Obama and most Republicans agreed during last year’s fiscal cliff battle to raise rates for households earning more than $450,000 a year, to 39.6 percent from 35 percent.
A senior administration official said on Wednesday the White House preferred not to “re-litigate” that fight.
Obama’s budget also proposes a new “Buffett tax,” a minimum tax rate for the wealthy, named for investor Warren Buffett, that phases in a minimum 30 percent tax rate on household income above $1 million.
The bid revives Obama’s offer last year to Republican House of Representatives Speaker John Boehner during the talks to avoid the so-called fiscal cliff of looming tax hikes.
The budget also reprised a proposal to cap tax breaks among wealthier taxpayers, starting at household income of roughly $250,000, limiting the value of deductions and loopholes in determining taxable income. A phased-in limit on deductions is now part of the tax code for more affluent taxpayers.
The new cap would apply to the same list of breaks proposed in years past, including the charitable tax break and the exemption for municipal bond interest.
Boehner last year said he could back raising new revenue through curbing deductions, though he now rules out new revenue.
One battle Obama proposed to fight again is over the estate tax, pitching to raise it to 45 percent for estates worth over $3.5 million, after a deal to cap it in January at 40 percent for estates over $5 million.
The budget also ends a tax break for “carried interest” profits earned by fund managers like those who run private equity and other investment firms, officials said.
In a bid to attract Republicans, Obama proposed changing the inflation calculation for Social Security benefits to help shore up the finances of the public pension program, which would raise revenue and curb benefits.
That proposal also would push people more quickly into higher tax categories, as their income rises faster than the brackets are adjusted.
Top tax-writers in Congress are working on a tax rewrite, but the process is fraught with disagreement over details and whether to raise new revenue in the process.
Prominent in the budget are proposals to raise hundreds of billions of dollars from U.S. multinational corporations that avert tax on income held overseas.

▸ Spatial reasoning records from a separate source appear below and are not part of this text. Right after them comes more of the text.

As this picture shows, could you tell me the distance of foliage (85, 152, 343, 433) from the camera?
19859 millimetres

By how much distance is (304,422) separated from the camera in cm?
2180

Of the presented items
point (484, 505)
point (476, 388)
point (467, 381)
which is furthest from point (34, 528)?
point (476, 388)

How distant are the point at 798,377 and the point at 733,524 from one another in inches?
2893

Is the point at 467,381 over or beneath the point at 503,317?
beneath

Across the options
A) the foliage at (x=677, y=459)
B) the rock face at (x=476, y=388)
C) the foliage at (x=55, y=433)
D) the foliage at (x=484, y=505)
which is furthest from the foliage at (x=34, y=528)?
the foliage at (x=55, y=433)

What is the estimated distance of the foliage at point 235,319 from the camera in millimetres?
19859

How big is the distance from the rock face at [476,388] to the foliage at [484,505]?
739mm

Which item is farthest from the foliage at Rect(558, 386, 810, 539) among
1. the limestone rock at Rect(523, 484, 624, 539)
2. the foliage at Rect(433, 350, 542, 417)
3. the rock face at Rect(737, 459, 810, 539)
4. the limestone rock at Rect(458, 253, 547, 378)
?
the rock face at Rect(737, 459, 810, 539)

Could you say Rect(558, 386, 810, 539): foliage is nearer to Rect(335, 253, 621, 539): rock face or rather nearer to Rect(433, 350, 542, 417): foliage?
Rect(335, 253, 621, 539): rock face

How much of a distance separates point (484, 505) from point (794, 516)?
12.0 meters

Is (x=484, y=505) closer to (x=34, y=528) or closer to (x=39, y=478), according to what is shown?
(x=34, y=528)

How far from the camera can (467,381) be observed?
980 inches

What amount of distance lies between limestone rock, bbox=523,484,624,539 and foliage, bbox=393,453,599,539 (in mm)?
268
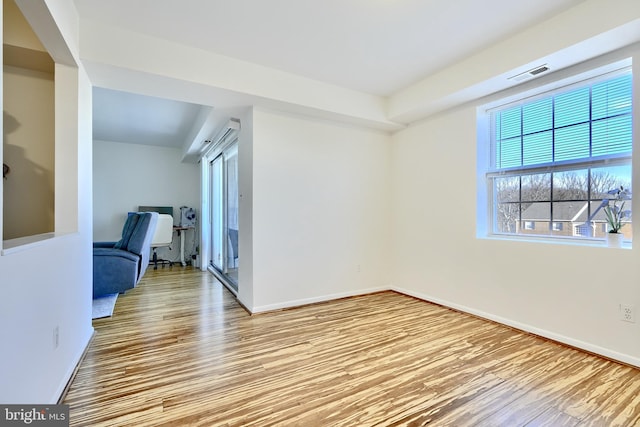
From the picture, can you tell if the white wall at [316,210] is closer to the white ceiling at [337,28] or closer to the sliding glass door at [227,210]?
the white ceiling at [337,28]

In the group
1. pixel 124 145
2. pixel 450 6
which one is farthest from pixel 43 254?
pixel 124 145

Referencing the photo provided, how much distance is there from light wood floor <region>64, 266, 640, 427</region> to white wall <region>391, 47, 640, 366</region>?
7.9 inches

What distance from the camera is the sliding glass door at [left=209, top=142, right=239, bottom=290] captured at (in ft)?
14.2

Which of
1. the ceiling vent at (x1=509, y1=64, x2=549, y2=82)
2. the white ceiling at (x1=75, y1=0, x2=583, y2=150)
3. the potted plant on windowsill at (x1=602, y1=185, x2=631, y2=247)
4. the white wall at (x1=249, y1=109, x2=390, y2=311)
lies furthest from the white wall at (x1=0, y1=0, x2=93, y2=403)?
the potted plant on windowsill at (x1=602, y1=185, x2=631, y2=247)

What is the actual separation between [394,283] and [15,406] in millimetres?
3805

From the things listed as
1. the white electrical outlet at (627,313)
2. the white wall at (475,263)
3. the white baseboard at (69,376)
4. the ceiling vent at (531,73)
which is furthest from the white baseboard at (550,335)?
the white baseboard at (69,376)

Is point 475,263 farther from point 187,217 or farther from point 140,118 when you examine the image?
point 187,217

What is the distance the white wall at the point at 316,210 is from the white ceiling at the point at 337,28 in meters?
0.77

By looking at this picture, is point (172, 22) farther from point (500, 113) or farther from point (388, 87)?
point (500, 113)

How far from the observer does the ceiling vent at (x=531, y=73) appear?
2.50 meters

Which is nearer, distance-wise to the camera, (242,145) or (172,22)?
(172,22)

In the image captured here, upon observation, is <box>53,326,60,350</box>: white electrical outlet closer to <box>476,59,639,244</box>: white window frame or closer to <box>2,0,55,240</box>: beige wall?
<box>2,0,55,240</box>: beige wall

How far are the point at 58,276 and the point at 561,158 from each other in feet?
13.0

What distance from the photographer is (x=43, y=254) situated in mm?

Obama seeks to raise about $157 billion over a decade with these measures.
These include limiting the ability of corporations to defer tax on foreign income and tightening foreign tax credit rules.
Obama also sought more revenue by curbing energy tax breaks, and proposed an end to a tax advantage for corporate jets.
“It doesn’t mean the administration is not open to a deal,” said Michael Mundaca, Obama’s top tax official in the Treasury Department during his first term and now co-director of national tax at Ernst & Young. “It is just that they may not be going to negotiate through the budget.”
There were a few areas of potential agreement with Republicans. Obama pitched changing the taxation of derivatives to mark them to a market price yearly for taxation purposes, which he says will raise $19 billion over a decade.
That proposal largely mirrors one put forward by House Ways and Means Committee Chairman Dave Camp. But that idea is part of a plan to drastically cut individual tax rates, which most Democrats have not signed onto.
Another area that suggested compromise to some was Obama’s call for “revenue-neutral” business tax reform, something he had been unclear on in the past.
“If he had taken a lot of corporate expenditures and used that for deficit reduction, that would really spell doom for tax reform,” said Gabe Horwitz, director of the economic program at the Democratic centrist group Third Way.
The cuts to corporate breaks are counterbalanced by proposals to double a tax credit for small start-up companies and extend a business research and development tax credit. Obama also wants to expand a child care tax credit.
The president has backed cutting the top U.S. corporate tax rate to 28 percent from 35 percent, now the highest in the industrialized world. But most companies do not pay the top rate after taking advantage of numerous tax breaks.